Chairman Nils J. Diaz
Nuclear Regulatory Commission
11555 Rockville Pike
Rockville, MD 20852
Via facsimile: (301) 415-1757
Dear Chairman Diaz,
We have been encouraged by and supportive of the NRC's recent efforts to develop a credible force-on-force program to test the effectiveness of guard forces and defensive strategies at nuclear power plants. We were led to believe that the NRC would develop its own adversary teams for these tests. Credible adversary teams are essential for these performance tests.

| Listing |
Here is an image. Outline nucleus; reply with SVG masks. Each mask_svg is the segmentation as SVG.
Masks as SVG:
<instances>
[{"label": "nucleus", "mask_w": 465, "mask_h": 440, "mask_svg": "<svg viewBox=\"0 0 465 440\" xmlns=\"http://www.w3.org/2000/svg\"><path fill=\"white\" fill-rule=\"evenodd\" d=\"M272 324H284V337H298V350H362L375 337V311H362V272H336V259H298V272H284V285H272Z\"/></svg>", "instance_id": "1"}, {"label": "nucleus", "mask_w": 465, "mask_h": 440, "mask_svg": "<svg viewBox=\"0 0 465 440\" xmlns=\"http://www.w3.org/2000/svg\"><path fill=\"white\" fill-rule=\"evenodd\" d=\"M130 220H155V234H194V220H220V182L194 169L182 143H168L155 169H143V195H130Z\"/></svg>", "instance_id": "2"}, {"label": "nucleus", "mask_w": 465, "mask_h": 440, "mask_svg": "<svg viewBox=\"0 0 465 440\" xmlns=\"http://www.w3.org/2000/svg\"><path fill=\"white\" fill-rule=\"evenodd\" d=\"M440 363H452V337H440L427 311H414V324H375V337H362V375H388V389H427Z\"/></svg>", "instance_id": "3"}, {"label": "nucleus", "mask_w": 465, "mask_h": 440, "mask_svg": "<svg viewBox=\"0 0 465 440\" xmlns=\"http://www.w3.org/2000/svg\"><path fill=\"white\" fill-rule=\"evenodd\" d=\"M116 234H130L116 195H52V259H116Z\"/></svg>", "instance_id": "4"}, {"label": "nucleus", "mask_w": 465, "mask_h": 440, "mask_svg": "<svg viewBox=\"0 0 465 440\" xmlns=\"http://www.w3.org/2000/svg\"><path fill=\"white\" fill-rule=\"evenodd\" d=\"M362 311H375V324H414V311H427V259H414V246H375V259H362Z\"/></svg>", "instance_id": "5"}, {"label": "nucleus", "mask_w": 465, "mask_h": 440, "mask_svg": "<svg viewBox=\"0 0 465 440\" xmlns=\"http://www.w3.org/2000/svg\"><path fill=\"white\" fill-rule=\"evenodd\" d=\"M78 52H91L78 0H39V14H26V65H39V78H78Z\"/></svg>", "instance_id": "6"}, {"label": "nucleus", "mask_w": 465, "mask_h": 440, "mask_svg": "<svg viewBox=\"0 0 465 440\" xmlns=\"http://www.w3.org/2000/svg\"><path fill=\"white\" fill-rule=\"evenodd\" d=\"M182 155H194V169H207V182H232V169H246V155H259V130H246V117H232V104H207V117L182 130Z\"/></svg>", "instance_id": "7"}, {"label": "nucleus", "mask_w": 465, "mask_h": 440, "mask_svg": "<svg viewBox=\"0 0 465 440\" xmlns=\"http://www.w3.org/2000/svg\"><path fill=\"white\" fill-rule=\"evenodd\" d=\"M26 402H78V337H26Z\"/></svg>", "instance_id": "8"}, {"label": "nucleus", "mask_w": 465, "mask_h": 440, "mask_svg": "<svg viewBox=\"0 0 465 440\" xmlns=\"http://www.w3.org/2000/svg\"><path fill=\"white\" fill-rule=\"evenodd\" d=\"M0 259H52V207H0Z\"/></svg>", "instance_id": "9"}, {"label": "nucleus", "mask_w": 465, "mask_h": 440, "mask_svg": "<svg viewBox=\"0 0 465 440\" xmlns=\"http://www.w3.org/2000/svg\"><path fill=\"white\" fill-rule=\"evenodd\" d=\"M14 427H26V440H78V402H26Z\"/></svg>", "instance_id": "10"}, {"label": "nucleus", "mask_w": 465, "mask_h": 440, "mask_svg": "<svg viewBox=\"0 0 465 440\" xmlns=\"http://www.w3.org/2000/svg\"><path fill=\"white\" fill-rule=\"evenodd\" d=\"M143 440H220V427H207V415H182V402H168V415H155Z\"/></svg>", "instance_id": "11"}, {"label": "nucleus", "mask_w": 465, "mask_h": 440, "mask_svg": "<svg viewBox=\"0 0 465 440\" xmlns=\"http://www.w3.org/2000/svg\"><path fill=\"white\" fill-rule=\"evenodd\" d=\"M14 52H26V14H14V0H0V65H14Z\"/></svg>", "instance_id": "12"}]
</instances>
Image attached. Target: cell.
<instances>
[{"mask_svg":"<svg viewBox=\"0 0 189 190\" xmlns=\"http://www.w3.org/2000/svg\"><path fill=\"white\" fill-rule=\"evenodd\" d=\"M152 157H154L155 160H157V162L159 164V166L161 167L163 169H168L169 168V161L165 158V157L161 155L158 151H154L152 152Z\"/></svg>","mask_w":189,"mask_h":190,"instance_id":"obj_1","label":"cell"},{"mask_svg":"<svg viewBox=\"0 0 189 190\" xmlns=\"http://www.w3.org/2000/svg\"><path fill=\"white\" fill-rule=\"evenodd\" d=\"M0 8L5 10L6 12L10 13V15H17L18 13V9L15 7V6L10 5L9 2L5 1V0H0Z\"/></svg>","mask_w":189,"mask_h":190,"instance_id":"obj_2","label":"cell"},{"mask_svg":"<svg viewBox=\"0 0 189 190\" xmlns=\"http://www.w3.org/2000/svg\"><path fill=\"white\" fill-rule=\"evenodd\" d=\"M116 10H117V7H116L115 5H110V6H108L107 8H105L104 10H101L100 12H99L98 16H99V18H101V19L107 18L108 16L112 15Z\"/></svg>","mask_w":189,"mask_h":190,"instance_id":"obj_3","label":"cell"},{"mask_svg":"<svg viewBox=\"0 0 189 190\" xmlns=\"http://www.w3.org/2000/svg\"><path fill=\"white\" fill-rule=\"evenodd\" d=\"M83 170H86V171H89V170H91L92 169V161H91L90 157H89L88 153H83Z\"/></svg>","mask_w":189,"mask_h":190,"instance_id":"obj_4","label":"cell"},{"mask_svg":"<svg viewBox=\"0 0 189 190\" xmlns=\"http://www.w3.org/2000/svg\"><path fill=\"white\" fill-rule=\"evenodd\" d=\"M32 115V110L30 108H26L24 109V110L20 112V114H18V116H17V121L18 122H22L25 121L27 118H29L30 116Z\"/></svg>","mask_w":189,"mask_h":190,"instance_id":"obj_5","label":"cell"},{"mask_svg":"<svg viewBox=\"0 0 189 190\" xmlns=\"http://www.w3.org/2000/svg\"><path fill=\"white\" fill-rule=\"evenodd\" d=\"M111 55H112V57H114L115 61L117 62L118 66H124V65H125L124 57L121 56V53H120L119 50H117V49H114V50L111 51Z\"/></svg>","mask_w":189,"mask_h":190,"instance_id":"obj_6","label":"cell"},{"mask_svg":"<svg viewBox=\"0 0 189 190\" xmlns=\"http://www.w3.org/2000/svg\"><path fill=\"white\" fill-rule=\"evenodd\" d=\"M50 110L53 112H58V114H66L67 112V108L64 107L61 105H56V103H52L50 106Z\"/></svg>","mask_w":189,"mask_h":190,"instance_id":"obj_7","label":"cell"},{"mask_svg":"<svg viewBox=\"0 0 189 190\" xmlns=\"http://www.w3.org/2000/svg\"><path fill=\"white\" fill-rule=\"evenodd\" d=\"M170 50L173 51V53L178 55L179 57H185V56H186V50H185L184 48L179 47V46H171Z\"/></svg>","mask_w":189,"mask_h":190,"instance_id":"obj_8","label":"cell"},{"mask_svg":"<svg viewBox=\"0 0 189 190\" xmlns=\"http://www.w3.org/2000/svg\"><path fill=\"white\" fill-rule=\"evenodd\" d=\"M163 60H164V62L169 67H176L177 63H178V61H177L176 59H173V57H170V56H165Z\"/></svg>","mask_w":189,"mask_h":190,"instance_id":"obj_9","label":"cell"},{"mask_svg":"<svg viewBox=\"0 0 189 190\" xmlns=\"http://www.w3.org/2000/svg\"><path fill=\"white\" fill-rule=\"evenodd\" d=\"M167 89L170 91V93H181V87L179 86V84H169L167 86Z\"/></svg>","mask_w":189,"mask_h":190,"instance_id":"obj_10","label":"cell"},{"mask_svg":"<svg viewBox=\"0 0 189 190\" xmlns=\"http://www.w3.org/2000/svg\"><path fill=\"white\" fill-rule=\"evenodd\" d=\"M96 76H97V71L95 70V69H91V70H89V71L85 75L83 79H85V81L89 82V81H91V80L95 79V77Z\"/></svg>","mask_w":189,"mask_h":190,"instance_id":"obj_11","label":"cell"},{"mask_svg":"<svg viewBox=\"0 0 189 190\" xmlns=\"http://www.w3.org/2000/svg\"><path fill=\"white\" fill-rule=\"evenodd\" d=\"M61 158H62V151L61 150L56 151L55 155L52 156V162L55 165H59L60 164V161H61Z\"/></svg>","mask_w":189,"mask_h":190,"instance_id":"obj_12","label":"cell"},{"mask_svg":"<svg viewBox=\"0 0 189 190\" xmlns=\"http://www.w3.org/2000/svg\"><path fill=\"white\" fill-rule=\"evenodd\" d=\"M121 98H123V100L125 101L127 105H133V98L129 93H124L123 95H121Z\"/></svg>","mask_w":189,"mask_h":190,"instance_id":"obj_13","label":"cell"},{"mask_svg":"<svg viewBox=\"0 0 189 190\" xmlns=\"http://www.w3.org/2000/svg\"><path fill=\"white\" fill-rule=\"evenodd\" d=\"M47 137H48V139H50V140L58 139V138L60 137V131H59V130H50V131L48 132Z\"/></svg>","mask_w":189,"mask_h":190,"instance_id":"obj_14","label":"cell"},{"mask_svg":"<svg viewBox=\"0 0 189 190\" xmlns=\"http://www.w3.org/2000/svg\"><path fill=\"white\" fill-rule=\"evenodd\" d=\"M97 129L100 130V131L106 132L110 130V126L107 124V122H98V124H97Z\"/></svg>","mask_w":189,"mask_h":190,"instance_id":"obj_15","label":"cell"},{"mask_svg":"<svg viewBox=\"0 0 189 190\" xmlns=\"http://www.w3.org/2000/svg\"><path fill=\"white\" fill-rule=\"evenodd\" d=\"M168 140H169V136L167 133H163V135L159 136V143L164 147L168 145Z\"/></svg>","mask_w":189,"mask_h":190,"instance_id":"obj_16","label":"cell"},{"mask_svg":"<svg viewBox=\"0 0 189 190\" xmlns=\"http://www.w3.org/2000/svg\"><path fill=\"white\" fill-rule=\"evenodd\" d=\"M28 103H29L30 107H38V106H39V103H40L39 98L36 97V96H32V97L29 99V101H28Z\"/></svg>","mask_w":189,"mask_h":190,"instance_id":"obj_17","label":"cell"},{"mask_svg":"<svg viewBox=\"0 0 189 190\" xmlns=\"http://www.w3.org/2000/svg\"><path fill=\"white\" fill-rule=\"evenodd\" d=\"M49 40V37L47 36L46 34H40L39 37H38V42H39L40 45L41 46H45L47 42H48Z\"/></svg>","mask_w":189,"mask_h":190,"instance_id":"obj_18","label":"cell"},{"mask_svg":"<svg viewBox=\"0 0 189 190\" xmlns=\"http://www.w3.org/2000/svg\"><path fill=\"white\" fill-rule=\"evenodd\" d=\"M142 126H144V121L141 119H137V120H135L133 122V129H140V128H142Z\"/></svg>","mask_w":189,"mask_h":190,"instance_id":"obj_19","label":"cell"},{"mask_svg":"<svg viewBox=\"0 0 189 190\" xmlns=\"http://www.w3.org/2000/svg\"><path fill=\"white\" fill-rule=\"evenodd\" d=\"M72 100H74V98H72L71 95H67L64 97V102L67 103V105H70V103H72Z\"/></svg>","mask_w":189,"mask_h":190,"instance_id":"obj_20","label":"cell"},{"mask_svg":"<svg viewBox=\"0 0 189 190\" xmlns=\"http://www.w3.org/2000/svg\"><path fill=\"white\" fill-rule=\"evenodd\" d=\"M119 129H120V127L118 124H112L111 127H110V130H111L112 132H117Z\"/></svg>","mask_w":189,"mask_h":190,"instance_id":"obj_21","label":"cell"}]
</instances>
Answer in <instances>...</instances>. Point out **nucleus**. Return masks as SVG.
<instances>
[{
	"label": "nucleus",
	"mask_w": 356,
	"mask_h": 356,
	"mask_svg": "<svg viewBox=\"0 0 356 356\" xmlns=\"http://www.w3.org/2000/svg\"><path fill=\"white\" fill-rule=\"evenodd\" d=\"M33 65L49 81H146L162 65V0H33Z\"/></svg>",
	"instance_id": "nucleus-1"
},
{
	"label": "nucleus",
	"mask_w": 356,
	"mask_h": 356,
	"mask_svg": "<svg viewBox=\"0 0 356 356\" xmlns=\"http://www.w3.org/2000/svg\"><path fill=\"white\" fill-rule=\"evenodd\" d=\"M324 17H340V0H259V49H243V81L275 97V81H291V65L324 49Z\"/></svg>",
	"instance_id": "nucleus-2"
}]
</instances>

| Given exercise |
Decide whether each statement below agrees with the letter to the NRC chairman, answering yes or no and quoting the words of the letter that settle it.
1. The letter is addressed to Chairman Nils J. Diaz of the Nuclear Regulatory Commission.
2. The writers expected the NRC to bring in outside adversary teams for the tests.
3. The writers call credible adversary teams essential for the performance tests.

| Correct answer |
1. Yes: "Chairman Nils J. Diaz" and "Nuclear Regulatory Commission"
2. No: "We were led to believe that the NRC would develop its own adversary teams for these tests."
3. Yes: "Credible adversary teams are essential for these performance tests."